Texte fourni:
☆ ☆ ☆ ☆

2 janvier 2024 - 07:01
Soirée québécoise d’avant les cellulaires
Par: Deux Rives

Louis Latraverse. Photo gracieuseté

Une chronique de Louis Latraverse

L’actualité est trop lourde. Pesons sur rewind.

Au siècle dernier (ouf), chaque maison avait son piano et il y avait toujours quelqu’un qui savait en jouer. Dans le temps des Fêtes, les familles partageaient un répertoire commun de chansons de circonstances, à connotations religieuses ou carrément festives. Chacun poussait la note.

Ceux qui faussaient avaient la chance de répondre (comme dans les chansons à répondre). Par un drôle de hasard biologique, les répondeurs avaient souvent des voix puissantes et tonitruantes, ce qui créait une ambiance de joyeux festins gaulois.

Des mâles alpha au verbe fort et coloré racontaient des histoires de chasse et de pêche farcies d’anecdotes à faire pâlir les humoristes millionnaires. Et c’était gratis !

☆ ☆ ☆ ☆

Segment de données:
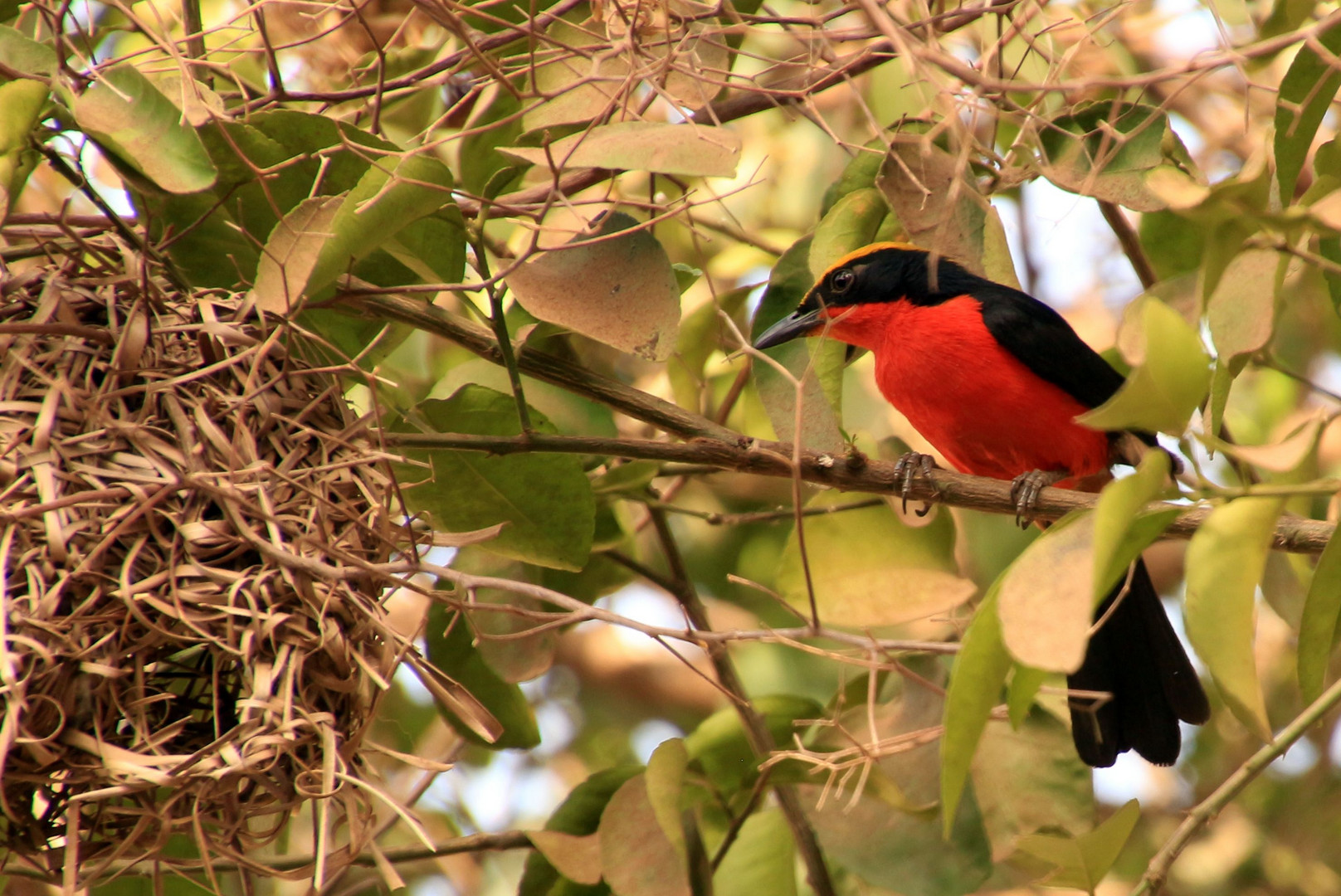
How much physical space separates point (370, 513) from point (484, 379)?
2.03 feet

☆ ☆ ☆ ☆

Consigne: D'après la chronique sur la soirée québécoise, qu'est-ce que chaque maison avait au siècle dernier ? Le matériel ci-dessus provient d'une autre source que le texte.

Réponse: Chaque maison avait son piano, et il y avait toujours quelqu'un qui savait en jouer.